Taussig en J.B.Clark.De economen uit de Engels-Amerikaanse School hielden zich vooral bezig met de waarde- en prijstheorie, op welk gebied zij de klassieke opvatting, dat de waarde van een goed bepaald wordt door de produktiekosten, en de Oostenrijkse visie, dat subjectieve nutsschattingen deze waarde beheersen, tot één geheel wisten te verenigen. M.n. de gedachtegang van Marshall, neergelegd in zijn Principles of economy (1892), is in dit opzicht doorslaggevend geweest.

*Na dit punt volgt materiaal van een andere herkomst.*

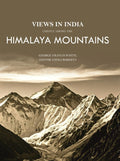 Views in India, Chiefly Among the Himalaya Mountains - Gyan Books
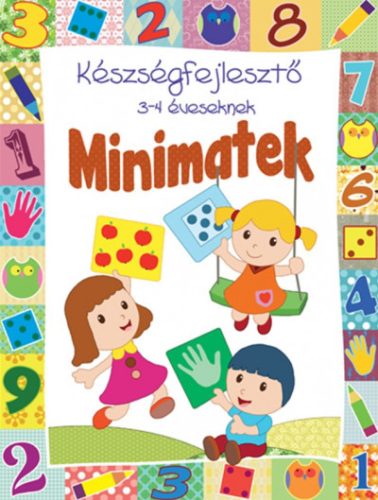 Minimatek - Készségfejlesztő 3-4 éveseknek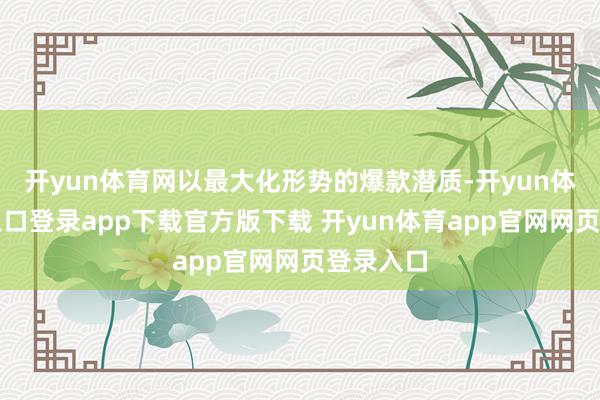 开yun体育网以最大化形势的爆款潜质-开yun体育官网入口登录app下载官方版下载 开yun体育app官网网页登录入口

De theoretici uit de Engels-Amerikaanse School bedienden zich in hun prijsanalyses bij voorkeur van de partiële evenwichtsmethode (zie economisch evenwicht). Daarbij richtten zij de aandacht op een enkele bedrijfstak terwijl de economische grootheden daarbuiten invariabel werden geacht. Deze methode leende zich zeer goed voor het doorzichtig maken van de fundamentele krachten achter het vraag- en aanbodsmechanisme. Aangezien men voorts uitging van de abstracte marktvorm van volledige concurrentie, kon een sluitend theoretisch model worden opgebouwd. Latere generaties van economen hebben dit model echter als onrealistisch terzijde gesteld, daar in feite op de meeste markten monopolistische en oligopolistische elementen een rol spelen.

De schrijvers uit de Engels-Amerikaanse School hebben zich behalve op het gebied van de prijstheorie ook bewogen op dat van de leer der inkomensvorming. Hier moet in het bijzonder de grensproduktiviteitstheorie van J. B. Clark worden genoemd. Deze theorie is in de vuurlinie van de Cambridge-controverse komen te liggen. In het bijzonder door Cambridge-Engeland (Cambridge-School) is duidelijk gemaakt dat het kapitaal een heterogene categorie vormt, die eerder afhankelijk is van de interest, dan dat ze deze bepaalt.

LITT. L.J.Zimmermann, De gesch. van het econ. denken (8e dr. 1967); A.Nentjes, De ontw. van de econ. theorie (1971); K.Sato, Prod. functions and aggregations (1975).